**Required work:**
[1] Answer these from the article on resilient JavaScript UIs:
(a) What does an electric bike become when its battery dies?
(b) What name is given to the liberal attitude browsers take toward invalid HTML tags and unsupported CSS properties?
(c) According to Kim and Mauborgne, how many characteristics are associated with a successful brand?
[2] Copy word for word the part of the article on resilient JavaScript UIs that runs from "Things on the" down to "as happy ones.".

----- Selected excerpt

How To Build Resilient JavaScript UIs

Things on the web can break — the odds are stacked against us. Lots can go wrong: a network request fails, a third-party library breaks, a JavaScript feature is unsupported (assuming JavaScript is even available), a CDN goes down, a user behaves unexpectedly (they double-click a submit button), the list goes on.

Fortunately, we as engineers can avoid, or at least mitigate the impact of breakages in the web apps we build. This however requires a conscious effort and mindset shift towards thinking about unhappy scenarios just as much as happy ones.

The User Experience (UX) doesn’t need to be all or nothing — just what is usable. This premise, known as graceful degradation allows a system to continue working when parts of it are dysfunctional — much like an electric bike becomes a regular bike when its battery dies. If something fails only the functionality dependent on that should be impacted.

UIs should adapt to the functionality they can offer, whilst providing as much value to end-users as possible.

Why Be Resilient

Resilience is intrinsic to the web.

Browsers ignore invalid HTML tags and unsupported CSS properties. This liberal attitude is known as Postel’s Law, which is conveyed superbly by Jeremy Keith in Resilient Web Design:

“Even if there are errors in the HTML or CSS, the browser will still attempt to process the information, skipping over any pieces that it can’t parse.”

JavaScript is less forgiving. Resilience is extrinsic. We instruct JavaScript what to do if something unexpected happens. If an API request fails the onus falls on us to catch the error, and subsequently decide what to do. And that decision directly impacts users.

Resilience builds trust with users. A buggy experience reflects poorly on the brand. According to Kim and Mauborgne, convenience (availability, ease of consumption) is one of six characteristics associated with a successful brand, which makes graceful degradation synonymous with brand perception.

----------
----- Records provided

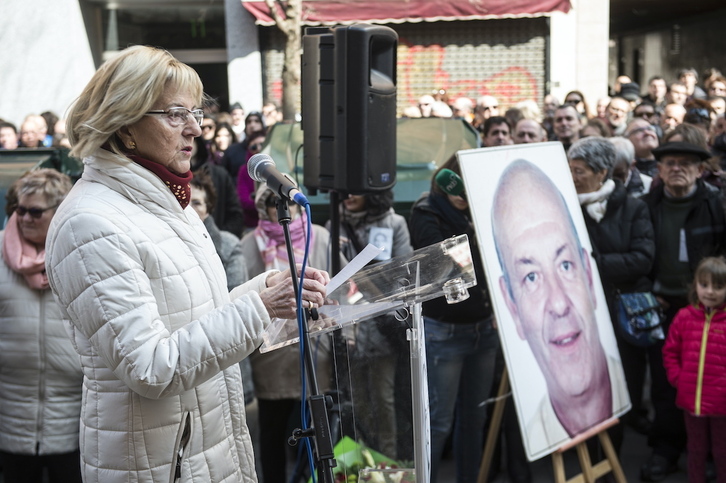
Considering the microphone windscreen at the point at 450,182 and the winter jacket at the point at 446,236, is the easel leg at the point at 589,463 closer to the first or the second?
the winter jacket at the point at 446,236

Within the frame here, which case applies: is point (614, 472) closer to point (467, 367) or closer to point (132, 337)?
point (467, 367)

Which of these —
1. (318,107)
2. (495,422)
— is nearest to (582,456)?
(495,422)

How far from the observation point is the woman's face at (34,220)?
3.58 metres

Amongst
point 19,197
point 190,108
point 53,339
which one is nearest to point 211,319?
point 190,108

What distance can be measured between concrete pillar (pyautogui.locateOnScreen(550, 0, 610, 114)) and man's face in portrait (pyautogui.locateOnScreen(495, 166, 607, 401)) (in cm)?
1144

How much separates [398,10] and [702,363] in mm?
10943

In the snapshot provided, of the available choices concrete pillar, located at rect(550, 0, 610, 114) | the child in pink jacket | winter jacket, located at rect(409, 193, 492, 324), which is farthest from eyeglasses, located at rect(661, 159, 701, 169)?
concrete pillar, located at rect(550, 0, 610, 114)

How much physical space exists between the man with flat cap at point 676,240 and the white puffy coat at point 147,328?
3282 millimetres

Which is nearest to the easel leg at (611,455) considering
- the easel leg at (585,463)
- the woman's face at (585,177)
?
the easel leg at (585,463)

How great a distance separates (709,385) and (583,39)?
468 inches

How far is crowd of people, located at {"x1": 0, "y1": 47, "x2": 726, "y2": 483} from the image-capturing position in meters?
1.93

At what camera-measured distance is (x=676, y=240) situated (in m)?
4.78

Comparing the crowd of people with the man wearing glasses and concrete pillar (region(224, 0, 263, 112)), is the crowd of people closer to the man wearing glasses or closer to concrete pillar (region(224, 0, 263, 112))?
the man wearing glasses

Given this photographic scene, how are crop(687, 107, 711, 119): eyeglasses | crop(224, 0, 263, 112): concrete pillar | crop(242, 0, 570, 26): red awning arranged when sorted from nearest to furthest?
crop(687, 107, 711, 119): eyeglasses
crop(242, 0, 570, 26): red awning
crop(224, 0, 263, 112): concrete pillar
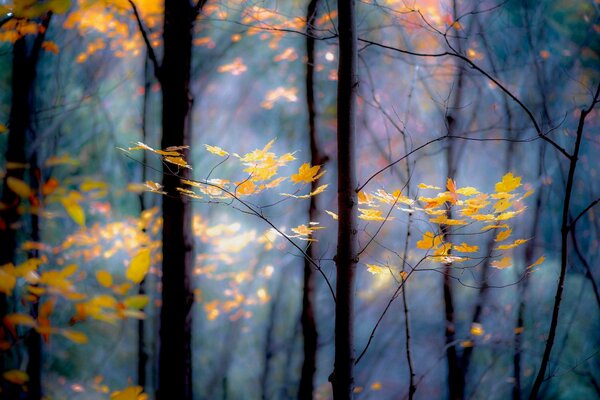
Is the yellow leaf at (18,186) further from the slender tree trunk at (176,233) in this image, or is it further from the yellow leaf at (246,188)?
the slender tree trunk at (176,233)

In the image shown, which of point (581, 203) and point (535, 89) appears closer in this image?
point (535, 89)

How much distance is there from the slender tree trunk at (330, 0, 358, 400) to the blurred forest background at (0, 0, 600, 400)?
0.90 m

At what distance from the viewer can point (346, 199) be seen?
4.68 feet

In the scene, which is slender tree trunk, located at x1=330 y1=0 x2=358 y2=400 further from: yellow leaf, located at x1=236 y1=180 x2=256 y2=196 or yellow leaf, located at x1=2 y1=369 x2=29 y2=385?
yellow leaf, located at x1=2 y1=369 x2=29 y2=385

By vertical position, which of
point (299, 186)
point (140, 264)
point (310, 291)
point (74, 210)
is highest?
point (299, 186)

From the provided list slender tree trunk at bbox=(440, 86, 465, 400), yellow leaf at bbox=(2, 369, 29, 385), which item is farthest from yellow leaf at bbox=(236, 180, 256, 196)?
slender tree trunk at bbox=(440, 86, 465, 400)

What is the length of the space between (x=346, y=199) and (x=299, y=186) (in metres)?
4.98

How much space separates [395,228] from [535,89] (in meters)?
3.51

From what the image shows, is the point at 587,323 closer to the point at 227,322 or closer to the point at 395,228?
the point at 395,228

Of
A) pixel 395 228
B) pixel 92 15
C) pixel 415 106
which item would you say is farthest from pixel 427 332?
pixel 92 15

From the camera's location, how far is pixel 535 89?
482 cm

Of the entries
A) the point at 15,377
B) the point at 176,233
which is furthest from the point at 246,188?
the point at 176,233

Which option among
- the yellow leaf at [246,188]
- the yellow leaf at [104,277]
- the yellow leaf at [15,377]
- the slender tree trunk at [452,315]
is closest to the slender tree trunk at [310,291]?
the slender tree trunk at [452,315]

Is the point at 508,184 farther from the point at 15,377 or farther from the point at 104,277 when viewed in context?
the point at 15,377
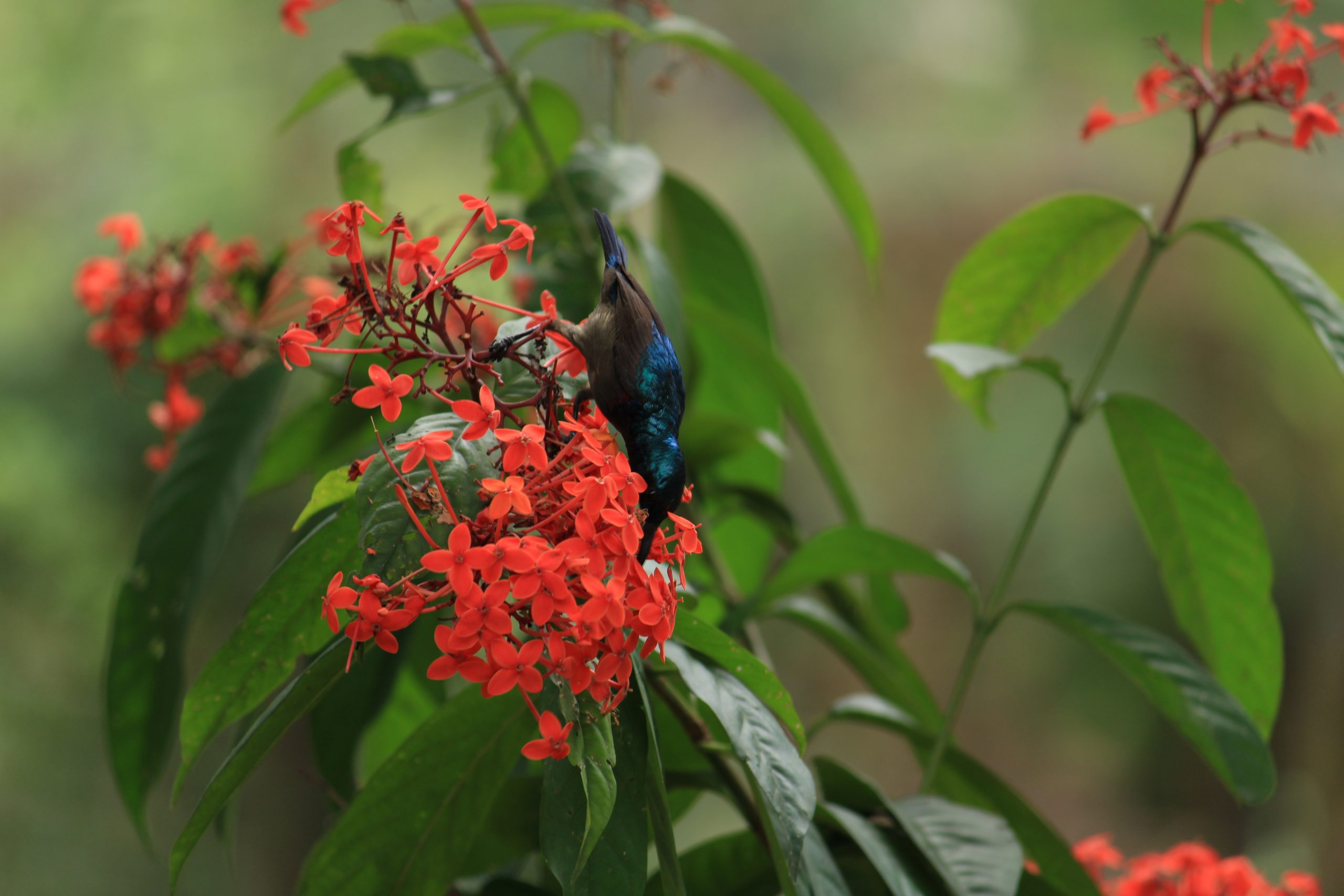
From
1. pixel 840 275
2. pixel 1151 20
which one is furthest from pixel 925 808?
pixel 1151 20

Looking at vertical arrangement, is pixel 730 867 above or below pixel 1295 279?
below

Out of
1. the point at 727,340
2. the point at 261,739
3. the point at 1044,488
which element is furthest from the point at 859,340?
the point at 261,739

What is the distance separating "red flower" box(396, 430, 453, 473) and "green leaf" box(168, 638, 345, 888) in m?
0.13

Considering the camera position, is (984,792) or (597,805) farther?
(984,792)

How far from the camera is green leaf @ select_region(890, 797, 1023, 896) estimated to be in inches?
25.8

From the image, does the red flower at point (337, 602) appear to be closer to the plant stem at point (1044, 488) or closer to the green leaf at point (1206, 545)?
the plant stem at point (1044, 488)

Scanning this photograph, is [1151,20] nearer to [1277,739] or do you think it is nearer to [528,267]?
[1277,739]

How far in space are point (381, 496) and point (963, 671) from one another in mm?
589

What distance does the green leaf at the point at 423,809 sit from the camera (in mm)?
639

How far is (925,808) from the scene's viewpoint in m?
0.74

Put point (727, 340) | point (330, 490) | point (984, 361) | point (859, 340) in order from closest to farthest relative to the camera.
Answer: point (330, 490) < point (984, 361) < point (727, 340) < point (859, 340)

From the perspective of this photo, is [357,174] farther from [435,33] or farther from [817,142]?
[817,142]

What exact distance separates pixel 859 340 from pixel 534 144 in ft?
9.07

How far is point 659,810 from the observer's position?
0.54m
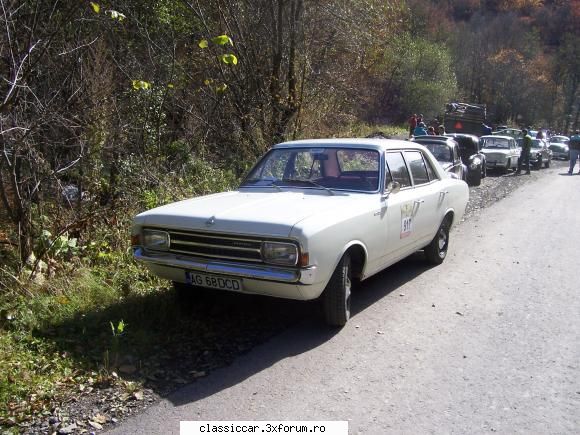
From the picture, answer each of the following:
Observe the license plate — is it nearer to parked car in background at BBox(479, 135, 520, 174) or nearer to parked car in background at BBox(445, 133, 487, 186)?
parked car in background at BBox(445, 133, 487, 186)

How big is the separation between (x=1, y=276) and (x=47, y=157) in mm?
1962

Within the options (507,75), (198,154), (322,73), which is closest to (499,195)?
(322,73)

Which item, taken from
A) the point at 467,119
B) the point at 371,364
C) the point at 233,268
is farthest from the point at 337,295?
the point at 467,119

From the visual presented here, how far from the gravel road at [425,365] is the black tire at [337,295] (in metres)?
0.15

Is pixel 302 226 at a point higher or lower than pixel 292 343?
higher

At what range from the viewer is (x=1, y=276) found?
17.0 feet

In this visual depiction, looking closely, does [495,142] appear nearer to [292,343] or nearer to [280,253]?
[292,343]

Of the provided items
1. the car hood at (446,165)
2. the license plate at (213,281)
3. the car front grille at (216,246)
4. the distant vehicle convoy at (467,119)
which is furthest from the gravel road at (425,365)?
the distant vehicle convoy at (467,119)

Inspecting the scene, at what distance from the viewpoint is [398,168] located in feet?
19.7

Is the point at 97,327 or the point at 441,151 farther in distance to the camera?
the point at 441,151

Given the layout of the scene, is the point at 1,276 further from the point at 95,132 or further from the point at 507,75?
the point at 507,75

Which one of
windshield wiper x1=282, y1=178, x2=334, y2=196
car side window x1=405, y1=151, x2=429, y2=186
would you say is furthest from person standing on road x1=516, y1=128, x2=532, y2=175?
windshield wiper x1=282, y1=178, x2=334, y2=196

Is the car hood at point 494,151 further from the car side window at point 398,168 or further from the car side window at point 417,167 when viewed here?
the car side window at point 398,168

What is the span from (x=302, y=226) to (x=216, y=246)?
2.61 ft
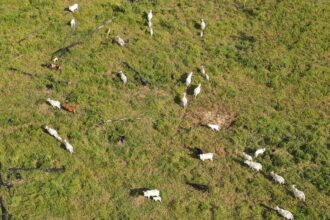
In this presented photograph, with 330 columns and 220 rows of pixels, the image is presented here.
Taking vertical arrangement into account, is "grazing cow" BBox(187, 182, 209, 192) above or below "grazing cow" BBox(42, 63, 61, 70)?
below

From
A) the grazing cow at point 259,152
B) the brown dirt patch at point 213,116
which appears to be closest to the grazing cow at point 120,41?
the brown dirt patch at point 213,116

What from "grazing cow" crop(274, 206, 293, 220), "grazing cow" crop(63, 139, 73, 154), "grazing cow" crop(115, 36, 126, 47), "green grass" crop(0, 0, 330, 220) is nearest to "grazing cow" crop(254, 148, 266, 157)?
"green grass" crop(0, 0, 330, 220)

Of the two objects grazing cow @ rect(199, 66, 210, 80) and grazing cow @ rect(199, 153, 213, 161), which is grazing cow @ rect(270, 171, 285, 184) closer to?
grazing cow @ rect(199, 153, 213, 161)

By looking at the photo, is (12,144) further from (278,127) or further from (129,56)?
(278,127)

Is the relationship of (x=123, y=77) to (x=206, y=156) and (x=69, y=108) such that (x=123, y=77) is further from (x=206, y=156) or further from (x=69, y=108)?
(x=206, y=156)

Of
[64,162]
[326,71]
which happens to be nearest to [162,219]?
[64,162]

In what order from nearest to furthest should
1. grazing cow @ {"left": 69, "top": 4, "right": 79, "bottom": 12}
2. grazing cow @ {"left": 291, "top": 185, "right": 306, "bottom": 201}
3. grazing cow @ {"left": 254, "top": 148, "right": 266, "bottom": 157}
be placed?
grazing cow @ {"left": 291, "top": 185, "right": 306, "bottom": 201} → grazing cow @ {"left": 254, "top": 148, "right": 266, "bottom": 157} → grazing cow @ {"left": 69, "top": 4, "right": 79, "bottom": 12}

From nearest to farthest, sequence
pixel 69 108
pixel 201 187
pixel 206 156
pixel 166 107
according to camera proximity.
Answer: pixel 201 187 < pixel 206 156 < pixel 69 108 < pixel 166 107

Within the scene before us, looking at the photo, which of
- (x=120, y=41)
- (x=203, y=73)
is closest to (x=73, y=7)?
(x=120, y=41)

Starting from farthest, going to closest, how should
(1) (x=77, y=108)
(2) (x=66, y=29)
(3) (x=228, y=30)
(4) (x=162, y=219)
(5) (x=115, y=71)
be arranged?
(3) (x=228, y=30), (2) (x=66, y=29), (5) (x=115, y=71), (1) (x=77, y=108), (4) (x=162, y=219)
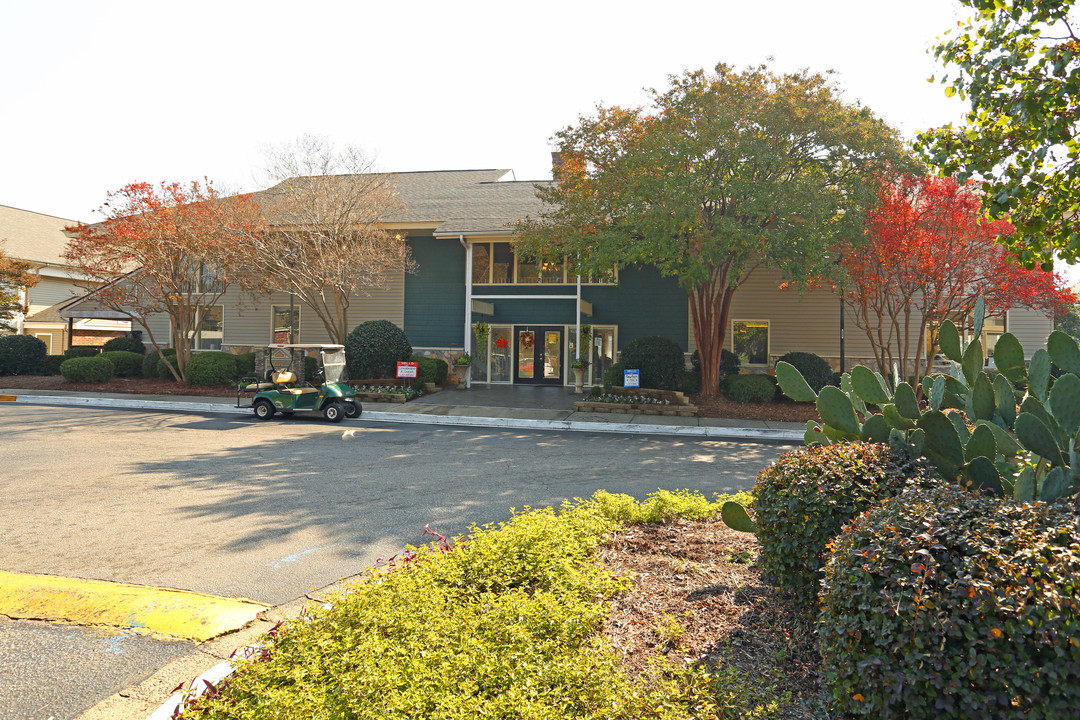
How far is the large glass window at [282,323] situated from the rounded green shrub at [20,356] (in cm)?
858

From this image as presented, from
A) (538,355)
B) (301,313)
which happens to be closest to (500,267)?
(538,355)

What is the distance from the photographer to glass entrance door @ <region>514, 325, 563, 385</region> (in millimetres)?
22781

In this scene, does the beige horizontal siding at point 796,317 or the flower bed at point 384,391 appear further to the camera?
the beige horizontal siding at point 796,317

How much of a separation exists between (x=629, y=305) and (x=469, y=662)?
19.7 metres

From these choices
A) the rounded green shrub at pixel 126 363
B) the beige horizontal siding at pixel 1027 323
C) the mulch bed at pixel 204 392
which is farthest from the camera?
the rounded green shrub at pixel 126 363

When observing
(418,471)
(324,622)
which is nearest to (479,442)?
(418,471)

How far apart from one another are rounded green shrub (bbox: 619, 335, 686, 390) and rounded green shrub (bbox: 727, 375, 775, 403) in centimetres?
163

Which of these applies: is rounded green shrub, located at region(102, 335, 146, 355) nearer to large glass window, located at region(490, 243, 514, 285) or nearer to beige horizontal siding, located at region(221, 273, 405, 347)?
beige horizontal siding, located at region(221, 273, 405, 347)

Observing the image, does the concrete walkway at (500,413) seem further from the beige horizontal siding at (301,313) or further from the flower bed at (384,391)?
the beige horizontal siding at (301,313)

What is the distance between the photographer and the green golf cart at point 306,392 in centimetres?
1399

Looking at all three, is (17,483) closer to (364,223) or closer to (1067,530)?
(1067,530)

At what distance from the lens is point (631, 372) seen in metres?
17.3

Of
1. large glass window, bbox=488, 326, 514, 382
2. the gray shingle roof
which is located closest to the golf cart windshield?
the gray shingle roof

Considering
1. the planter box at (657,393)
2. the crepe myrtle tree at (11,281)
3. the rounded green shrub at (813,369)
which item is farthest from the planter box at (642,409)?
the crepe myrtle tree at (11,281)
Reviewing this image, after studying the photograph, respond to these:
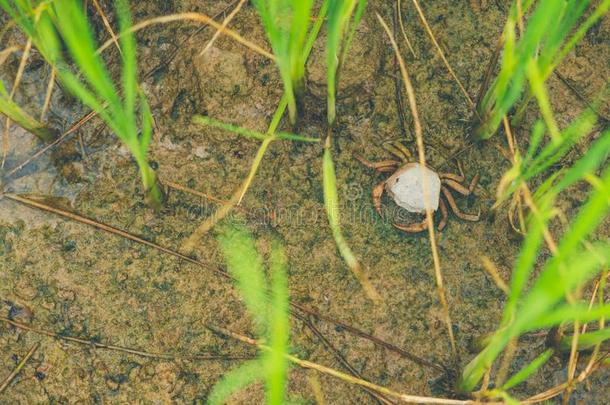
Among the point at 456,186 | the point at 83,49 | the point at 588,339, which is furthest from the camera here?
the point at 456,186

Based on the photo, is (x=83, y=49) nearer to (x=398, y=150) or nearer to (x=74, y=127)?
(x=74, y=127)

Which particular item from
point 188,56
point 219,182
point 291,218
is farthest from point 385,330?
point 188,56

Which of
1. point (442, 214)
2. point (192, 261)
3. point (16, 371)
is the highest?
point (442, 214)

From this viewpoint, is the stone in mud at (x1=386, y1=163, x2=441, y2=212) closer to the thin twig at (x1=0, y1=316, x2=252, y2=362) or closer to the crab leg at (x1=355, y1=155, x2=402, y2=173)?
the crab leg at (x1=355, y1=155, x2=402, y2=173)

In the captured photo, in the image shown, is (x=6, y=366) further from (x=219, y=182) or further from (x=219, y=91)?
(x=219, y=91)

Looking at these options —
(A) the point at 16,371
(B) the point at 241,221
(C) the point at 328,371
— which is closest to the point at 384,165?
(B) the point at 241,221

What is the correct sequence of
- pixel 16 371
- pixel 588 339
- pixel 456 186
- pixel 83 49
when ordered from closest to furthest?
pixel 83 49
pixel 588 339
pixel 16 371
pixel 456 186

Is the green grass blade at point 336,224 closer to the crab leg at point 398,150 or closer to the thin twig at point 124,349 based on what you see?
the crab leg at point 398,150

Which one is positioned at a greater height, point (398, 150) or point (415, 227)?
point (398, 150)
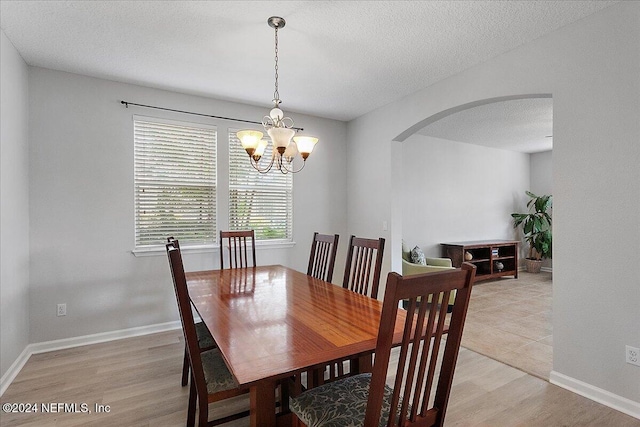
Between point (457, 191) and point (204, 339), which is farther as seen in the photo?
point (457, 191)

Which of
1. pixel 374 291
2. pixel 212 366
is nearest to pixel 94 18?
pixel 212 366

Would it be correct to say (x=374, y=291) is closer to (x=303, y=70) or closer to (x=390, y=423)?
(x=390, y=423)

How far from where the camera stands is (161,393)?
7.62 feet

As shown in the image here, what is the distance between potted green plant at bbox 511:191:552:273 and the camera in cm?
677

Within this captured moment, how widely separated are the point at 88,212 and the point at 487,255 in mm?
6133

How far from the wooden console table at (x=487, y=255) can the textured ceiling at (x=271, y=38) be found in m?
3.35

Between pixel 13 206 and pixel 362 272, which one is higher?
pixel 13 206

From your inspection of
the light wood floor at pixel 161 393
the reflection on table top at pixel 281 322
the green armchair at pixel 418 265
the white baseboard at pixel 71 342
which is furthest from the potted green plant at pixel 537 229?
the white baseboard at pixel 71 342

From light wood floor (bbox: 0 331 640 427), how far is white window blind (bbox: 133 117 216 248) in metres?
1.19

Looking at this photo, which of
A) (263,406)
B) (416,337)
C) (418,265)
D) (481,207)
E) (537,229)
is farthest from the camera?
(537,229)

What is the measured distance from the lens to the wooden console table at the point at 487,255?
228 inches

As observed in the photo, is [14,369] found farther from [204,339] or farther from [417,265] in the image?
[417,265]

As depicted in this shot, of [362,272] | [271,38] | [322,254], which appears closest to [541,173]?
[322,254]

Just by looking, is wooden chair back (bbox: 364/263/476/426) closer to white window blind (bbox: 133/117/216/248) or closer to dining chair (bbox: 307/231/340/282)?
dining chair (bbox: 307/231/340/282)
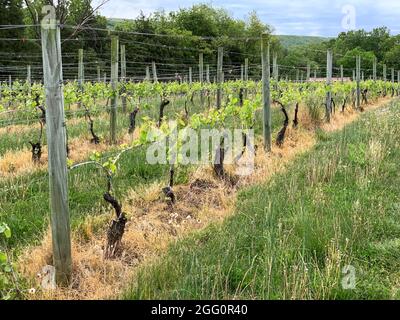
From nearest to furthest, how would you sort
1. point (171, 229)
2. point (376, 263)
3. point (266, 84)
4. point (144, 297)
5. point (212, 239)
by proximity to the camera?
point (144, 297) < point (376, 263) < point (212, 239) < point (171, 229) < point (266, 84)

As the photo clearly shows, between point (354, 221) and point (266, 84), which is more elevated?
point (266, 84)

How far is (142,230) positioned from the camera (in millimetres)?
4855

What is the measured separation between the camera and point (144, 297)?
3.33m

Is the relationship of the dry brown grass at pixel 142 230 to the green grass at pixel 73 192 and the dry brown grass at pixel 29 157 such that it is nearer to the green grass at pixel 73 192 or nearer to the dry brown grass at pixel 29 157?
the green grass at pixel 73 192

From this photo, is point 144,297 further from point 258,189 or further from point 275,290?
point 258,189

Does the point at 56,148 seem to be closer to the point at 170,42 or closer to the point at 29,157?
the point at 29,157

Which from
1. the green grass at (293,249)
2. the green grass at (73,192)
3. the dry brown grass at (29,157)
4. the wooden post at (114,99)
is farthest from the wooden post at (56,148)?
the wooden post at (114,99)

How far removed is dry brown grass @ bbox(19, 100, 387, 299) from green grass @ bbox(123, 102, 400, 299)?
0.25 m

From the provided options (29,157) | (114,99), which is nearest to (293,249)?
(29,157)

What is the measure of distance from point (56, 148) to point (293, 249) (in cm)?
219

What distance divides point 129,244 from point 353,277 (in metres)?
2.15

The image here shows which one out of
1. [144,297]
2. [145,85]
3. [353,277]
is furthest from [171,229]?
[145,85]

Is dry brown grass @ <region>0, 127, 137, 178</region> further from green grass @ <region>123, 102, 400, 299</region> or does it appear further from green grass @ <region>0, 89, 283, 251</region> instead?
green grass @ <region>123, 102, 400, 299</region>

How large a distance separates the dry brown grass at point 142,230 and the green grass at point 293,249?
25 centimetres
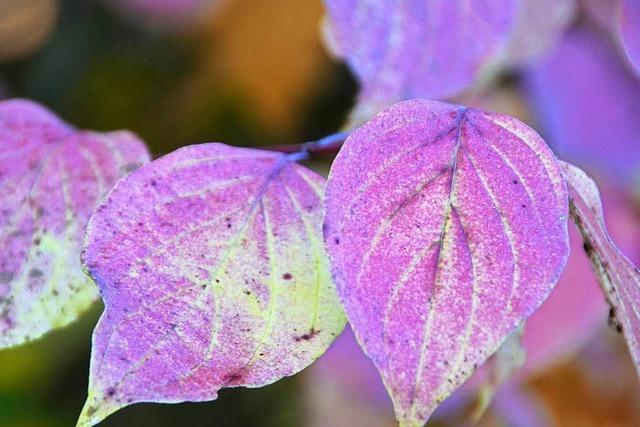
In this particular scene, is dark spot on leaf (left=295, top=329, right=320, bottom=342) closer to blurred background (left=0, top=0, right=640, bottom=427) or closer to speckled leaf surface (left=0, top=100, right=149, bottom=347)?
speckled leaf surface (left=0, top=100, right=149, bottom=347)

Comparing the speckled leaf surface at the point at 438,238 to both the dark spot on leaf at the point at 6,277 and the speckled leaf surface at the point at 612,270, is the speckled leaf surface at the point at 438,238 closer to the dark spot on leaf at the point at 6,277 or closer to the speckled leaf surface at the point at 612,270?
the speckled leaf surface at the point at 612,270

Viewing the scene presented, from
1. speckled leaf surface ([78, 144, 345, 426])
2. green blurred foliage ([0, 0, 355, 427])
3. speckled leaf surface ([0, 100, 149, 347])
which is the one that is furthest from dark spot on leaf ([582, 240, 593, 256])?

----------

**Expected responses:**
[1]
(a) A regular bike.
(b) Postel's Law.
(c) Six.

[2]
Things on the web can break — the odds are stacked against us. Lots can go wrong: a network request fails, a third-party library breaks, a JavaScript feature is unsupported (assuming JavaScript is even available), a CDN goes down, a user behaves unexpectedly (they double-click a submit button), the list goes on.

Fortunately, we as engineers can avoid, or at least mitigate the impact of breakages in the web apps we build. This however requires a conscious effort and mindset shift towards thinking about unhappy scenarios just as much as happy ones.